Total Pageviews

Friday, November 18, 2016

2012 v 2016

Aside from the glaringly obvious fact that 2012 wasn't out to murder our childhoods by killing off our idols, 2016 differs from 2012 in one very noticeable characteristic. Division. You see, both years being Presidential election years, in 2012 is was perfectly acceptable to call for protests and revolution. In 2016 it is not. In fact if you protest the election of a real estate mogul to office you are a "crybaby" and need to "grow up." But when the very same real estate mogul took to twitter to rant about Barack Obama winning the electoral vote when he may not have had the clear majority of popular votes it was perfectly okay to do so.

Did anyone call him a "cry baby" and tell him to "grow up"? Not so directly or with so much spit and bile as those protesting the loss of the White House to Republicans receive to day. The repugnant qualities displayed by the winning candidate are shared, in my personal experience, by those who voted for him, the less than stellar examples of education in America. One man who holds a relatively high position within an organization and with whom I am friends on facebook takes every opportunity to call "Crybaby" on anyone who bemoans the gain of this greedy oligarch to office. We have some mutual friends who are quite intelligent who support him in the name calling and in blind, raging hatred toward Clinton. They have been to college though I suspect, in the practical application of education, they all majored in Partying with Captain Morgan as their department head. I also have personal experience with those who are proud to have no college classes to their credit. They all seem quite antagonistic and waste zero opportunities to revile Clinton, Sanders, Democrats in general and those they deem "Libtards" specifically.

A coworker asked me if I was at a local rally in which a confederate flag appeared. Controversy ensued and of course it is the major subject of conversation. So when the question came out dripping in sarcasm and bitterness I simply said "No." He launched into how this was the most fucked up election that he has ever seen and how he "cannot believe all the crybabies calling for revolutions, re-elections and garbage are out there." To be fair....

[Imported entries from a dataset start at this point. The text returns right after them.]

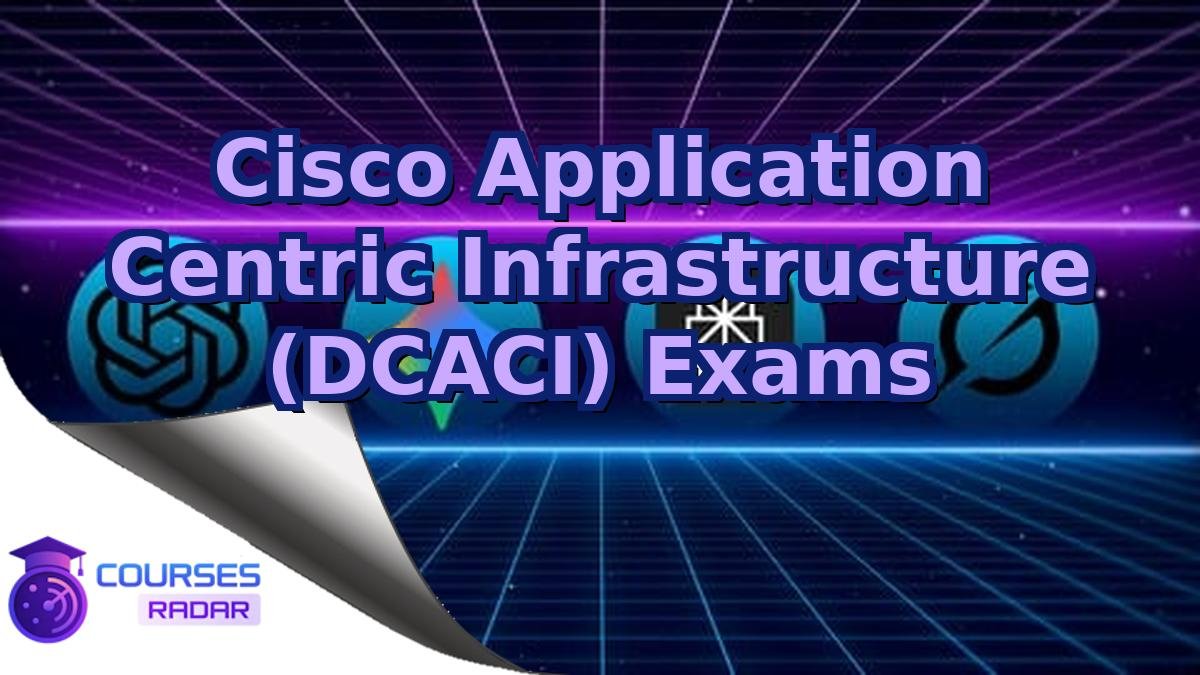 Cisco Application Centric Infrastructure (DCACI) Exams

COURSES
RADAR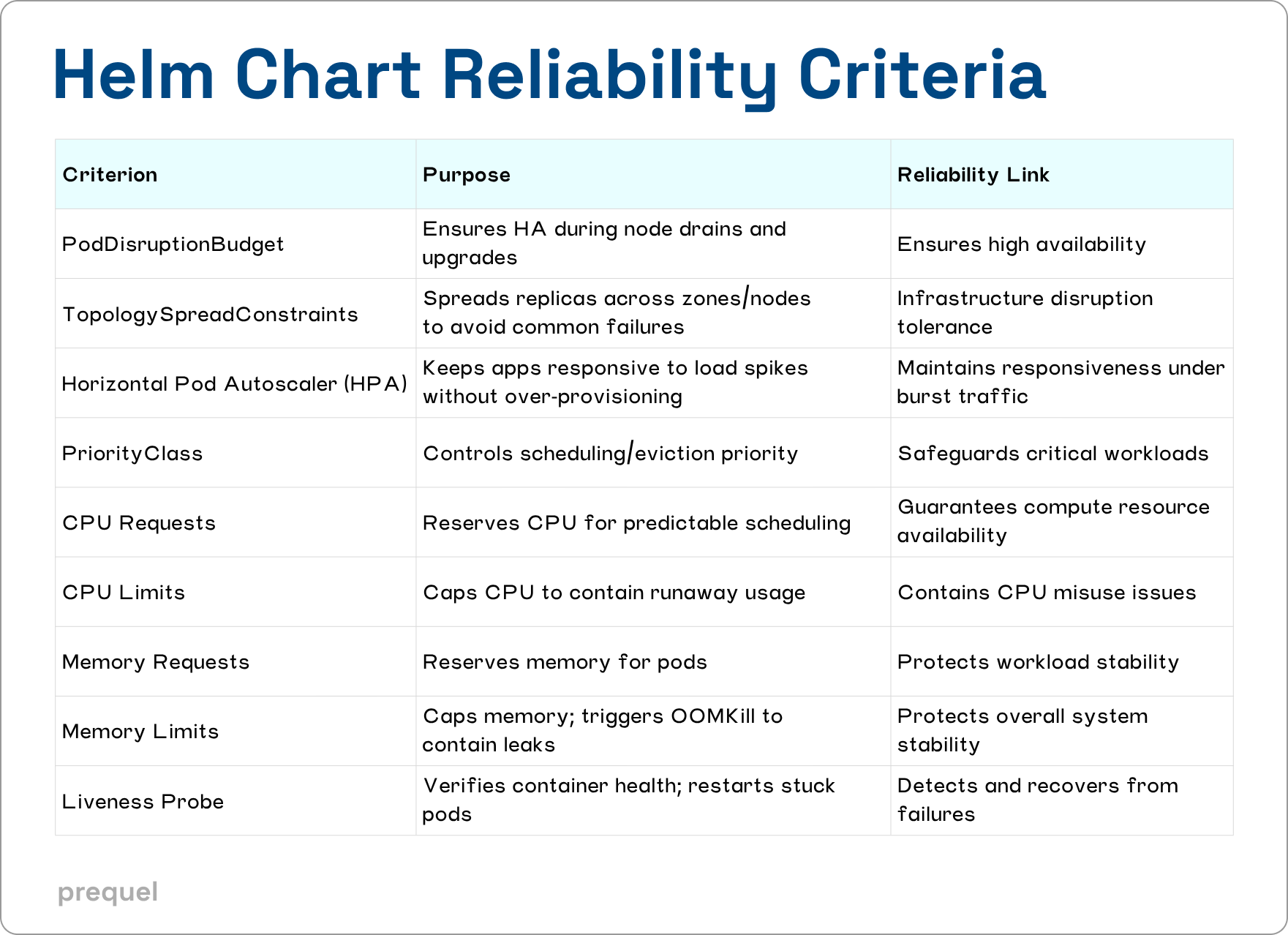 Helm Chart Reliability Criteria

| Criterion | Purpose | Reliability Link |
|---|---|---|
| PodDisruptionBudget | Ensures HA during node drains and upgrades | Ensures high availability |
| TopologySpreadConstraints | Spreads replicas across zones/nodes to avoid common failures | Infrastructure disruption tolerance |
| Horizontal Pod Autoscaler (HPA) | Keeps apps responsive to load spikes without over-provisioning | Maintains responsiveness under burst traffic |
| PriorityClass | Controls scheduling/eviction priority | Safeguards critical workloads |
| CPU Requests | Reserves CPU for predictable scheduling | Guarantees compute resource availability |
| CPU Limits | Caps CPU to contain runaway usage | Contains CPU misuse issues |
| Memory Requests | Reserves memory for pods | Protects workload stability |
| Memory Limits | Caps memory; triggers OOMKill to contain leaks | Protects overall system stability |
| Liveness Probe | Verifies container health; restarts stuck pods | Detects and recovers from failures |

prequel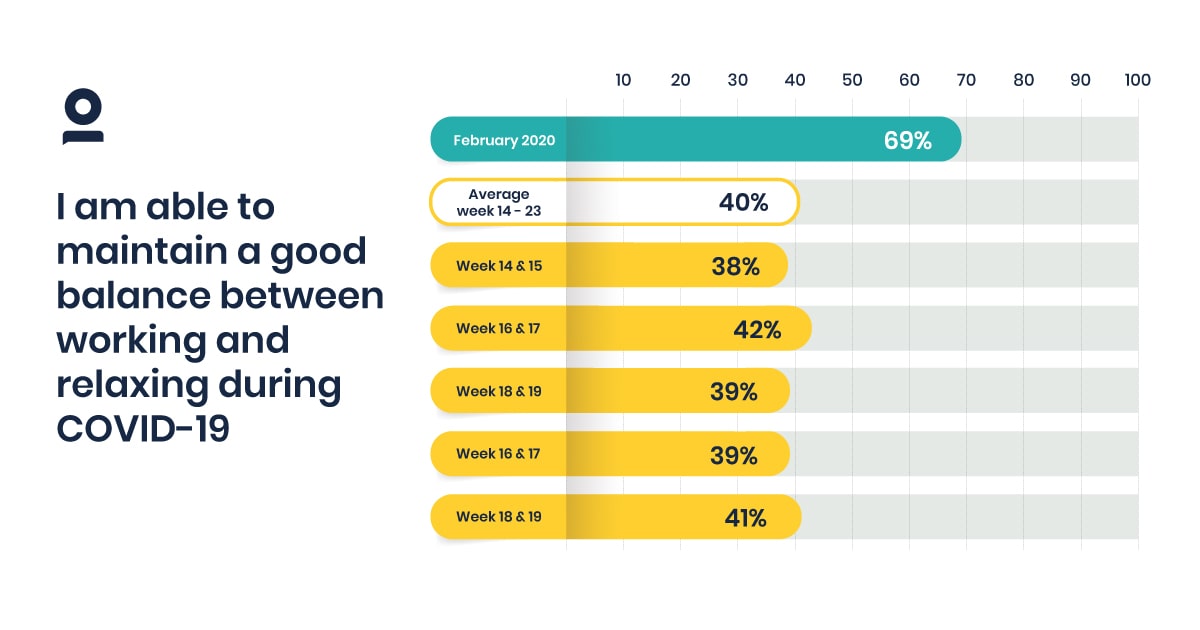 I am able to maintain a good balance between working and relaxing during COVID-19

10 20 30 40 50 60 70 80 90 100

February 2020 69%

Average week 14 - 23 40%

Week 14 & 15 38%

Week 16 & 17 42%

Week 18 & 19 39%

Week 16 & 17 39%

Week 18 & 19 41%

"Well, if you look at his," I pointed to his face on a magazine, "twitter feed from the last election he demanded they same marches, protests and the same dismantling of the electoral college by Republicans. It's just that the only people who had the guts to do it were Dems. He wanted protest and he got it. Just 4 years later and against himself not Obama." Department of Be Careful What You Wish For.

I'm really not certain what offended him more, the presentation of fact, the implication of Republicans being gutless wonders or the fact that he was, perhaps, expecting any answer except that one. His response to me was to visibly recoil in horror as if I had suddenly turned into a steamy pile of doggy diarrhea and his foot was about to sink into it. I went from "Lovey" to a vision of abject disgust in about two minutes and two seconds. I am not an active crybaby. But  I am a crybaby.

And if you think about it, I am in good company.



















The United States of American was at one point a colony of Great Britain. Fed up with the madness in King George's Anglican church, economic despotism, the stranglehold corrupt ministers to the Crown had over the colonies by taxing (and most likely skimming in sly Nottingham traditions) people into starvation and the favoritism shown in the distribution of charters, a bunch of "rites of man", crybaby, humanists began protesting monarchical rule. After a hard fought battle led by men not only of English descent but French, Polish, Prussian, German and the colony born, this land full of immigrants won their freedom from the oppressive rule of English government and its Kings.

In fact, after the Revolution when the country tried to declare Washington a New King George, he refused with a swift and emphatic rebuttal on the grounds that they would be foolish to embrace the governmental controls that they had fought to abolish. The Fathers of the Revolution did not, in point of fact, wish to be a new England but rather to be its own country with its own identity.

From the British point of view I am certain that the revolutionists all looked like a bunch of crybabies. Certainly the governors who were collecting taxes, tariffs and imposing strict trade sanctions designed to enrich their coffers at the expense of colonies who were too far away to be of any real concern for the English Government, and therefore deprived of a checks and balance for their protection, thought that they were a bunch of crybabies. So, one could, in point of fact, fay that the country was founded by crybabies.

I am just angry enough at the people who are bullying others on facebook to post something of the sort there. I've unfollowed many who have shown their ugliness and hatred and wrapped themselves comfortably in their cloaks of condescension. I knew there was some ugly in them. But I also had hoped that they were just "going through a rough spot" which made them at times nasty and rude. But I have seen that it is their standard of operating. So the more that they are nasty and rude the more tempted I am to leave some of my own propagandist musings on my wall.